The Blood Friends were even more wretchedly gaunt and spindly than they had been during the siege and the martyring. They didn’t look like people any more. But the depiction was accurate; Kyle knew where he had seen such things before.

‘Instead of heavenly bodies they now are caged within twisted demoniac forms, human remains reshaped in the image of their masters. They can only masquerade as angels. They grin like fools upon the devastation wrought upon their earthly forms. You see? Clutched in their hands are rags and bones. They clutch at ruin, but prize the things they have seized as if they are made of gold and are encrusted with precious jewels. In the middle you will see Lorche. He dances with the pig.’

Indeed he did. The horrible prance of a skeletal man who wore a wooden crown, about a pig with grotesque human features under a bishop’s headdress, made Kyle feel sick and nervous.

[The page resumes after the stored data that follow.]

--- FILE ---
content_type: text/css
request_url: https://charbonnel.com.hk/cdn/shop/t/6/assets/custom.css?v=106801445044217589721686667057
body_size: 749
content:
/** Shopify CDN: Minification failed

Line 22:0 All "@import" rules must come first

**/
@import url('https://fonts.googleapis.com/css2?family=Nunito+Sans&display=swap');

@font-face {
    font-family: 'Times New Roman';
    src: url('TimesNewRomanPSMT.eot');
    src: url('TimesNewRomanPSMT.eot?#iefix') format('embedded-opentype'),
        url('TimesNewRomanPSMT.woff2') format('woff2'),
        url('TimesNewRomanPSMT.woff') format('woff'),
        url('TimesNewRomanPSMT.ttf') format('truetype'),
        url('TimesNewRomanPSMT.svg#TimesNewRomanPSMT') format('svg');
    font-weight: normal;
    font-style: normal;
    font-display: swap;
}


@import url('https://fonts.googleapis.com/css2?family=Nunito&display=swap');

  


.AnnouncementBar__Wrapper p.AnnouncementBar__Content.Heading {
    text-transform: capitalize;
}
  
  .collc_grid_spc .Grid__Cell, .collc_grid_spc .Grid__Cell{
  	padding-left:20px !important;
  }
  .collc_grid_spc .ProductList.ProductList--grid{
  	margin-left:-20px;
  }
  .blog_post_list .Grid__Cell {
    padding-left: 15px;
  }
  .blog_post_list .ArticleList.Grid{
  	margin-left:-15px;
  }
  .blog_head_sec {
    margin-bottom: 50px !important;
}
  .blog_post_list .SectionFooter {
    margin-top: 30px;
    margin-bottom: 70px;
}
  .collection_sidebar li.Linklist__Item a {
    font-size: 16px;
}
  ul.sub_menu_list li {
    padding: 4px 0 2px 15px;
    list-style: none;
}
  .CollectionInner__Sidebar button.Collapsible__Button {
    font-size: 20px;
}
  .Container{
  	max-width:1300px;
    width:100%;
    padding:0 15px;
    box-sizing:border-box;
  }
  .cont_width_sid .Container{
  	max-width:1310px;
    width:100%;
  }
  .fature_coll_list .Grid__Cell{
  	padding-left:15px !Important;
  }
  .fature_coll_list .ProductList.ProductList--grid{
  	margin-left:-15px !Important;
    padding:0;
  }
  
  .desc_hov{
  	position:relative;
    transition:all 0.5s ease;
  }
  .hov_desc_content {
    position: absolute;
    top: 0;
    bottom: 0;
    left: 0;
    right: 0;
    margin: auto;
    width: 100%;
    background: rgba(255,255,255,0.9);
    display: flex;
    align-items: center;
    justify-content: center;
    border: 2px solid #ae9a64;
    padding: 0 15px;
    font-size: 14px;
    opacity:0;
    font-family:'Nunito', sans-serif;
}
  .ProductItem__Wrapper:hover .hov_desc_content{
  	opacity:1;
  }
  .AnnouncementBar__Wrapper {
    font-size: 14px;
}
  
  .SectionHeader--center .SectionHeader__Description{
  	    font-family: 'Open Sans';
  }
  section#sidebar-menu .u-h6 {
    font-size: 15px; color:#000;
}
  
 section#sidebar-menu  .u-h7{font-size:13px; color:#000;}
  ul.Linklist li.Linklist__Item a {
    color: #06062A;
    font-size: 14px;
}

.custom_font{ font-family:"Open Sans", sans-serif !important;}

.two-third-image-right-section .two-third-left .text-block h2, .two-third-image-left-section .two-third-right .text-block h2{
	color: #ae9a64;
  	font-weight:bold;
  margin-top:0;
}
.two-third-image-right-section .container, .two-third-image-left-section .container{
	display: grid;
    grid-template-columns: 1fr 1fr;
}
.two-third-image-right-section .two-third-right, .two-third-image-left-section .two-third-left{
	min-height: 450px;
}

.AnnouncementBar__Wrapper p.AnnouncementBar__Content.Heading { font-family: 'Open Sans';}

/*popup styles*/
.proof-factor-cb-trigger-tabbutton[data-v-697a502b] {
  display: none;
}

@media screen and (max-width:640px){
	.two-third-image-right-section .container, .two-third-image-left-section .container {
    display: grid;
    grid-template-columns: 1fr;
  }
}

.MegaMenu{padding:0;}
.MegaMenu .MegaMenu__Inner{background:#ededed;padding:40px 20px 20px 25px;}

‘They are no longer men. They are the damned. Devoured. Yet still they yearn for the light below that burns them. They await here, in the wasteland, for a call from those old places where they were once strong, or from those who have come to adore them.’

Kyle turned away. The images had been seared into his memory; he knew he would revisit them, often. And as he walked across the room towards the door, unaccompanied by Pieter, who had remained behind to hastily throw black sheets over the stands, all Kyle could see were the thin wretched faces of the Blood Friends in their Kingdom of Fools. Their white eyes were full of madness.